As to the economic drain of a standing army, the actual sizes of the world’s largest armies (per http://www.mapsofworld.com/world-top-ten/world-top-ten-countries-with-largest-armies-map.html ) show that the US has an army of 477,000 and the USSR an army of 323,000. This wouldn’t contradict the statements in Ziehan’s article because the 477,000 don’t comprise a “standing army.” A large number are presently employed in Iraq, Afghanistan and elsewhere. Also, one should consider that the population of the US is about 300,000,000 and Russia 140,000,000. So even fighting two wars it has a smaller per-capita-army than Russia.

Ziehan emphasizes that China has internal problems. The South and North don’t get along, and there are other minority and border problems. These problems may account for the fact that China has the largest army in the world at 1,700,000. Interestingly, India, bordering both China and Pakistan feels a need for an army of 1,200,000. Third is North Korea’s army of 900,000. South Korea, not depending entirely upon the 30,000 US troops stationed on the 38th parallel has an army of 560,000. Pakistan with internal and external problems has an army of 520,000.

Iran has an army of 320,000; which is smaller than Saddam’s army (360,000) prior to the US invasion of 2003.

Getting back to Russia, when we consider the ten largest Air Forces in the world, Russia comes out first with 3,996 combat aircraft. China is second with 3,520 and the US third with 2,598. However, in terms of drains upon the respective economies, I suspect that the US, preferring technologically sophisticated and therefore expensive aircraft probably has the most expensive air force.

In regard to navies, compared by number of personnel, the US is first with 369,800, China second with 230,000 and Russia third with 171,500.

To be fair, if we add the army and navy personnel, the US has a total of 846,800 and Russia 494,500 which is close to an equivalent drain on the respective economies – in terms of personnel cost. The US probably pays much more for equipment; so I’m not sure that Ziehan’s argument is supported entirely by this information. Yes, Russia needs an army to defend all its explosive borders, but the US has taken its army abroad to deal with problems over elsewhere. I don’t see why Russia’s army would be more of a drain on its economy than the US’s army.

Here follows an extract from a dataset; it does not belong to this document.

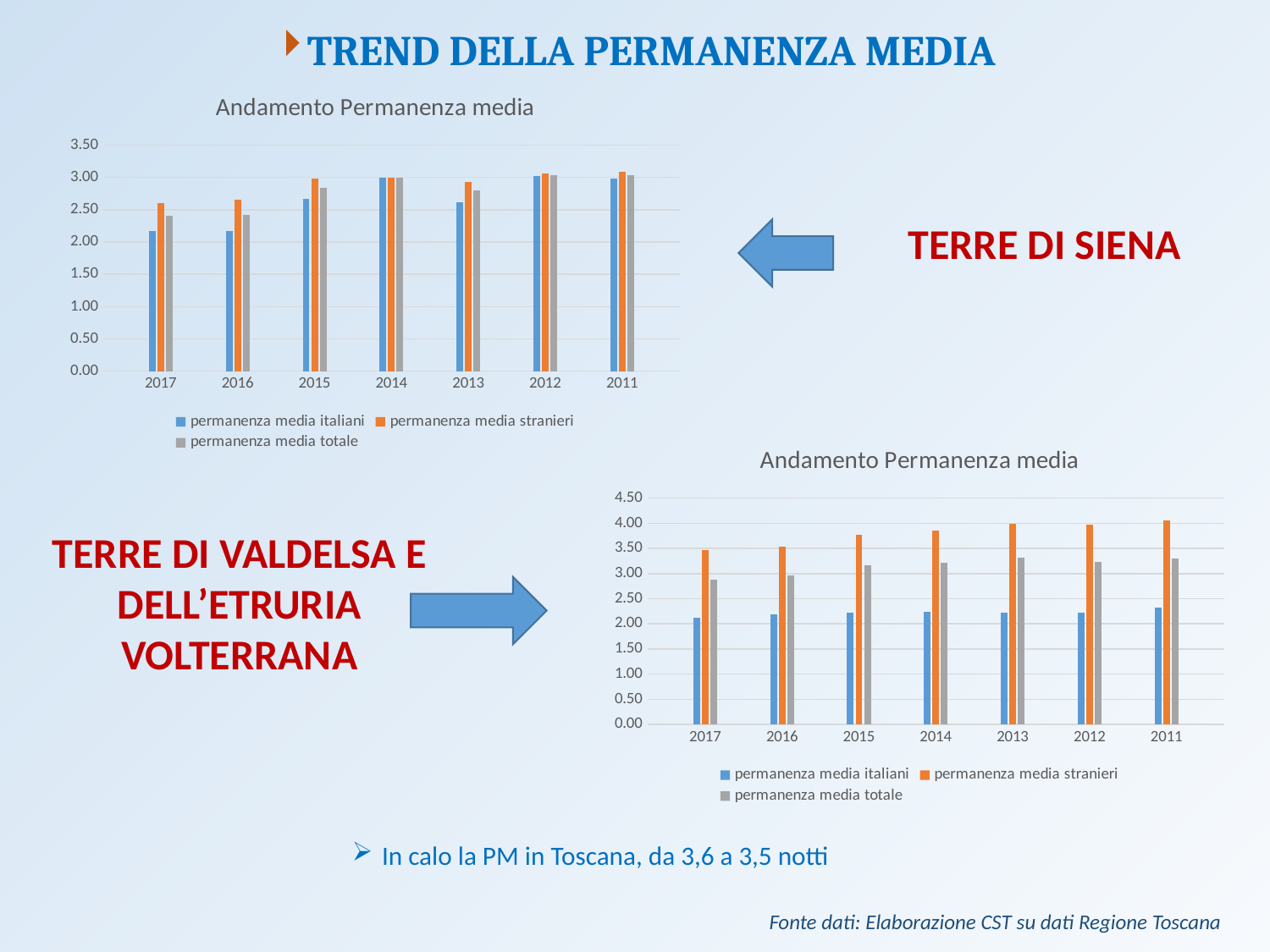
In the bottom-right chart, is the value for 'permanenza media italiani' in 2017 greater or less than 2.50? less In the top-left chart, is the value for 'permanenza media stranieri' in 2017 greater or less than 2.50? greater In the bottom-right chart, is the value for 'permanenza media totale' in 2017 greater or less than 3.00? less What kind of chart is the top-left chart titled 'Andamento Permanenza media'? bar chart How many years are shown on the x axis of the top-left chart? 7 In the bottom-right chart, moving left to right along the x axis from 2017 to 2011, do the 'permanenza media stranieri' values generally rise or fall? rise In the top-left chart, which is larger in 2017: 'permanenza media italiani' or 'permanenza media stranieri'? permanenza media stranieri What is the title of the bottom-right chart? Andamento Permanenza media In the bottom-right chart, which series has the highest value in 2017? permanenza media stranieri How many series does the legend of the top-left chart list? 3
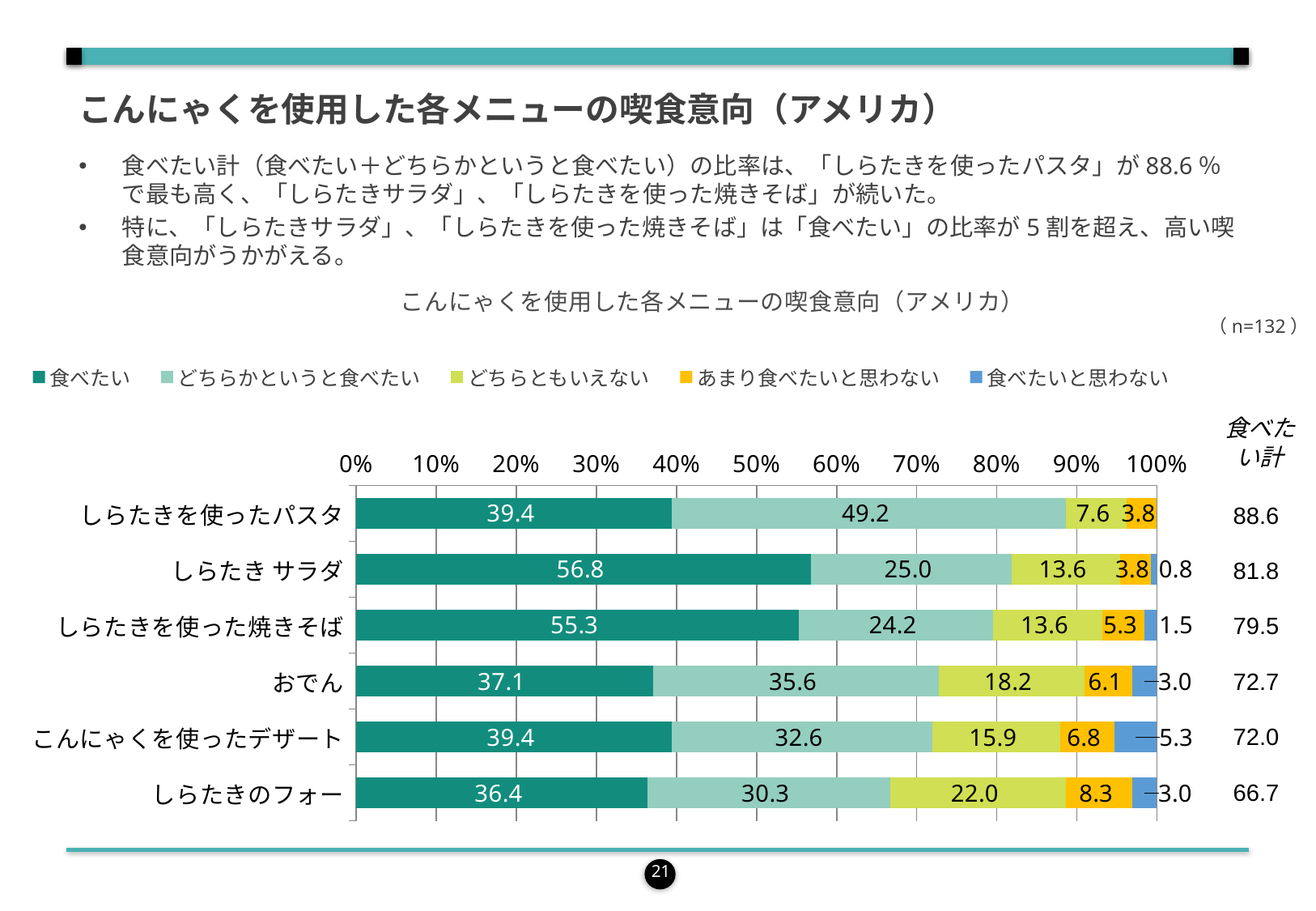
What type of chart is shown on the slide? Stacked bar chart How many series does the legend list? 5 What is the difference between the 食べたい values for しらたき サラダ and おでん? 19.7 How many menu categories are plotted in the chart? 6 What is the 食べたいと思わない value for こんにゃくを使ったデザート? 5.3 Which is larger, the あまり食べたいと思わない value for しらたきのフォー or for おでん? しらたきのフォー What is the どちらともいえない value for しらたきのフォー? 22.0 Which menu has the lowest 食べたい計 value? しらたきのフォー What is the 食べたい value for しらたき サラダ? 56.8 What is the sample size (n) shown for the chart? n=132 Which menu has the highest 食べたい value? しらたき サラダ What is the どちらかというと食べたい value for しらたきを使ったパスタ? 49.2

But army size wasn’t Ziehan’s main argument. The US has geographic advantages in terms of arable land, navigable waterways and peaceful neighbors. If the bulk of the US army personnel in Iraq and Afghanistan are brought home and sent back into the civilian work force (something the Obama administration may be counting on to improve the economy in a few years), the American army will be significantly smaller; whereas Russia’s problems won’t go away. It’s army must remain large and standing.

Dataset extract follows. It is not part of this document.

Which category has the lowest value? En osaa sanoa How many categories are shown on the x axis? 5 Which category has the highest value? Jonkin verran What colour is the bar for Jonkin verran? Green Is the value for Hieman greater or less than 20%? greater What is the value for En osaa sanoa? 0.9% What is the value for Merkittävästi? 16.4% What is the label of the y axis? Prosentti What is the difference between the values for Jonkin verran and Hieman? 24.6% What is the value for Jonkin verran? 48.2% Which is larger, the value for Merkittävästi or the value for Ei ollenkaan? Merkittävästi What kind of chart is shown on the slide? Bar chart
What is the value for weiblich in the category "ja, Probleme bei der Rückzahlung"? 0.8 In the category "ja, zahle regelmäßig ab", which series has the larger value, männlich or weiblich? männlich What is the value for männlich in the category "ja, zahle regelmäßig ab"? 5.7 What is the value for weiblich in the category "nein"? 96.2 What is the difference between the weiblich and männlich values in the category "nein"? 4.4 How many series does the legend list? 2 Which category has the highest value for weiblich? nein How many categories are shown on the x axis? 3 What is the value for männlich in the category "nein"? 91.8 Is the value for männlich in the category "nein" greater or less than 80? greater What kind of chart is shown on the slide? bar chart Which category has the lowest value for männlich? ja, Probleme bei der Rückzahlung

If the US engaged in a military action in Iran to destroy its nuclear capability; then the US army would probably go up, but that doesn’t seem likely during the Obama administration. Obama is committed to fixing Afghanistan and possibly Pakistan, but that’s it. So the American economy is bound to improve more quickly than that of the other nations on the Ziehan list, but this will be at the expense of a more dangerous world with nothing on the table, militarily, to confront either North Korea’s or Iran’s nuclear ambitions.